Task directions: Here are records with pictures in them. Copy all of them exactly and leave the pictures out.
────
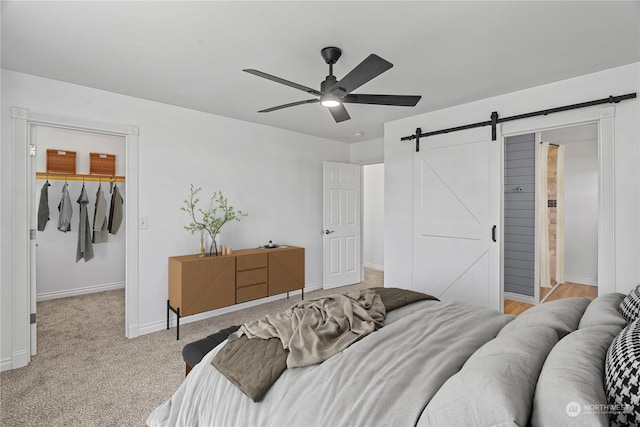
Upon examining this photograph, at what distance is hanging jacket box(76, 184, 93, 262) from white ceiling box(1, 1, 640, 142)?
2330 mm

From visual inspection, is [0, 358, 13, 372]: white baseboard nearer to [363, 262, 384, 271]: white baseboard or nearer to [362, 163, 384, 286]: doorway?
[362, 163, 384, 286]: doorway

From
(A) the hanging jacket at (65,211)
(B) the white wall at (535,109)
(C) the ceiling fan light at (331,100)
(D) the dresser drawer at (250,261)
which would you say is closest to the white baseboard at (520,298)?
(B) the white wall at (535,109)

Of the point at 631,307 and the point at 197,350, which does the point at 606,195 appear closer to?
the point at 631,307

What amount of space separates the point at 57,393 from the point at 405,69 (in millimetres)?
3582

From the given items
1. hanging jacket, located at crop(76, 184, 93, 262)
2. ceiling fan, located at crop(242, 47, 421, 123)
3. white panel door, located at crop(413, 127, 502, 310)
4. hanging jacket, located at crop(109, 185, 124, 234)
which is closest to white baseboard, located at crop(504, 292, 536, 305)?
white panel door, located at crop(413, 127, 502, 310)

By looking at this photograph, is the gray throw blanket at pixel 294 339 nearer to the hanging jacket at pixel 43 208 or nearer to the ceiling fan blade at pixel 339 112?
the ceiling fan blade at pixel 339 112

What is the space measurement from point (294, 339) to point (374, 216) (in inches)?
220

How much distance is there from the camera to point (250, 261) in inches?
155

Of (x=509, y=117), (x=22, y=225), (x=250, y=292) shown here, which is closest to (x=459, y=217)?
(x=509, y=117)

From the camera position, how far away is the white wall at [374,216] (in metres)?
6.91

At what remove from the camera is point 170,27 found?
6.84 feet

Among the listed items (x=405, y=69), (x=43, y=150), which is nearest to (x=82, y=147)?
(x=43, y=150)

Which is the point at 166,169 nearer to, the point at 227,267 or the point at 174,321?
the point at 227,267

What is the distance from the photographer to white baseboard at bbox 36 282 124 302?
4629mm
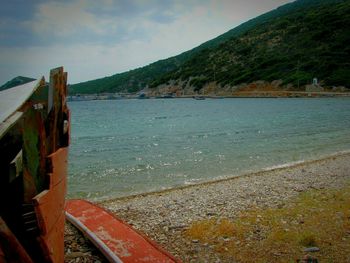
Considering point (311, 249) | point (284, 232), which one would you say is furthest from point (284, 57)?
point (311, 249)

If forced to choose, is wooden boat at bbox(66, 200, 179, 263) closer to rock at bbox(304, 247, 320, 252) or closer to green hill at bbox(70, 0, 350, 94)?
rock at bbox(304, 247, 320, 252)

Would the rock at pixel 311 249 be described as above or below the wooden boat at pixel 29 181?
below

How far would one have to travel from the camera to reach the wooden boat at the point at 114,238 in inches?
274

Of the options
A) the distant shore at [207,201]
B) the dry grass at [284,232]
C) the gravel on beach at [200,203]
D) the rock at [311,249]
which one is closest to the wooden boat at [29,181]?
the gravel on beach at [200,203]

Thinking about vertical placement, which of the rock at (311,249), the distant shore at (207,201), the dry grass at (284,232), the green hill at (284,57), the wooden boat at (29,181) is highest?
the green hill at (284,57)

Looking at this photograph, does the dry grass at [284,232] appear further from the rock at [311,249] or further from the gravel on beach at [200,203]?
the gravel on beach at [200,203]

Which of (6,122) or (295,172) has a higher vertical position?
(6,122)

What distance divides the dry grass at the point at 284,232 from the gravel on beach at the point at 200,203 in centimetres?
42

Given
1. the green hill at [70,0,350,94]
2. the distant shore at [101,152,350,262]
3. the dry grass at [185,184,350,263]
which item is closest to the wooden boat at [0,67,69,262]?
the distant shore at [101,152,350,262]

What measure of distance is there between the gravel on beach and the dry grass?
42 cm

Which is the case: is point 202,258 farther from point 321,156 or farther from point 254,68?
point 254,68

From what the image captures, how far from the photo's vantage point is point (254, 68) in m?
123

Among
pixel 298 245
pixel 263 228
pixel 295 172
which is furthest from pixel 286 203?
────
Written reply:
Upon examining this photograph, at what distance is hanging jacket box(76, 184, 93, 262) from white ceiling box(1, 1, 640, 142)?
2330 mm

From visual inspection, is [0, 358, 13, 372]: white baseboard nearer to [363, 262, 384, 271]: white baseboard or nearer to [362, 163, 384, 286]: doorway?
[362, 163, 384, 286]: doorway

From
(A) the hanging jacket at (65,211)
(B) the white wall at (535,109)
(C) the ceiling fan light at (331,100)
(D) the dresser drawer at (250,261)
which would you say is closest to the white baseboard at (520,298)?
(B) the white wall at (535,109)

Of the point at 631,307 and the point at 197,350, which does the point at 606,195 appear closer to?
the point at 631,307

What amount of space separates the point at 57,393 from the point at 405,69 (in millimetres)?
3582

From the given items
1. hanging jacket, located at crop(76, 184, 93, 262)
2. ceiling fan, located at crop(242, 47, 421, 123)
3. white panel door, located at crop(413, 127, 502, 310)
4. hanging jacket, located at crop(109, 185, 124, 234)
which is closest to white baseboard, located at crop(504, 292, 536, 305)?
white panel door, located at crop(413, 127, 502, 310)

By looking at this photograph, is the gray throw blanket at pixel 294 339 nearer to the hanging jacket at pixel 43 208 or nearer to the ceiling fan blade at pixel 339 112?
the ceiling fan blade at pixel 339 112

What is the space measurement from point (294, 339) to point (374, 216) (in inches)?
220

How much distance is there from the camera to point (250, 261) in inches?
155

Of (x=509, y=117), (x=22, y=225), (x=250, y=292) shown here, which is closest to (x=459, y=217)?
(x=509, y=117)

From the camera position, how far away is the white wall at [374,216] (in metres)?
6.91

At what remove from the camera is point 170,27 found?
6.84 feet

Among the listed items (x=405, y=69), (x=43, y=150), which is nearest to (x=82, y=147)?
(x=43, y=150)

Which is the point at 166,169 nearer to, the point at 227,267 or the point at 174,321?
the point at 227,267

What is the distance from the photographer to white baseboard at bbox 36 282 124 302?
4629mm
Considering point (311, 249) | point (284, 232), which one would you say is furthest from point (284, 57)?
point (311, 249)

If forced to choose, is wooden boat at bbox(66, 200, 179, 263) closer to rock at bbox(304, 247, 320, 252) or closer to green hill at bbox(70, 0, 350, 94)?
rock at bbox(304, 247, 320, 252)

Would the rock at pixel 311 249 be described as above or below the wooden boat at pixel 29 181?
below

How far would one have to travel from the camera to reach the wooden boat at the point at 114,238 in inches?
274

Of the options
A) the distant shore at [207,201]
B) the dry grass at [284,232]
C) the gravel on beach at [200,203]
D) the rock at [311,249]
which one is closest to the wooden boat at [29,181]?
the gravel on beach at [200,203]

Thinking about vertical placement, which of the rock at (311,249), the distant shore at (207,201), the dry grass at (284,232), the green hill at (284,57), the wooden boat at (29,181) is highest?
the green hill at (284,57)

Looking at this photograph, does the dry grass at [284,232] appear further from the rock at [311,249] or further from the gravel on beach at [200,203]?
the gravel on beach at [200,203]

Which of (6,122) or (295,172) has a higher vertical position?
(6,122)

What distance divides the dry grass at the point at 284,232 from the gravel on beach at the point at 200,203 in centimetres?
42

Given
1. the green hill at [70,0,350,94]
2. the distant shore at [101,152,350,262]
3. the dry grass at [185,184,350,263]
which item is closest to the wooden boat at [0,67,69,262]?
the distant shore at [101,152,350,262]

What measure of distance is there between the gravel on beach and the dry grass?
42 cm

Which is the case: is point 202,258 farther from point 321,156 or farther from point 254,68?
point 254,68

From what the image captures, how far from the photo's vantage point is point (254, 68) in m?
123

Among
pixel 298 245
pixel 263 228
pixel 295 172
which is furthest from pixel 286 203?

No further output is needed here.